A sugary voice answered: They come from the cold, windy lands to the north, so their hair has to be thick and plentiful to keep them warm. It also makes a cushion for the many nights they sleep on the open plain. They are meticulous with their clothing, whatever it may be, especially on the warpath. All you men, even nomad men, are as vain as the next.

And the tea drinkers murmured. Nomads emerge every so often from the wilderness. They pour down on civilization, ravage cities, steal women and children, burn books, uproot the cabbages. But then what? They disappear into thin air, back into the unmapped earth, and nobody remembers them.

Not true. My grandmother still sings the old songs about Tukhluk Beh. He came from the roof of the world, smashing city after city after city, until one day, when there was nothing left to smash, he decided it was time to rebuild everything again. She says the spirits of his soldiers live on in today’s builders and stonemasons.

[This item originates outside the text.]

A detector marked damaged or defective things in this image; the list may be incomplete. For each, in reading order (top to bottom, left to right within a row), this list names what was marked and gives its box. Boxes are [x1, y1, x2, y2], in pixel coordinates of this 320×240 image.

Have you heard the tale, someone else asked, of Timur the Studious? He brought his army down from the mountains to attack monasteries and temples. Surrounded by gold, jewels, and silks, his men were only allowed to steal the written word. Timur then built the largest library in the world, but even till his death, he never knew how to read.

What about Obruk Han? Spurned by the woman he cherished most, he left his disconsolate steppes for a life of war. He plotted his path of devastation from city to city deliberately so that the gods in the heavens could see his devotion to this woman. Obruk had written her name across the earth. From those letters of ash, we get our word for “love.”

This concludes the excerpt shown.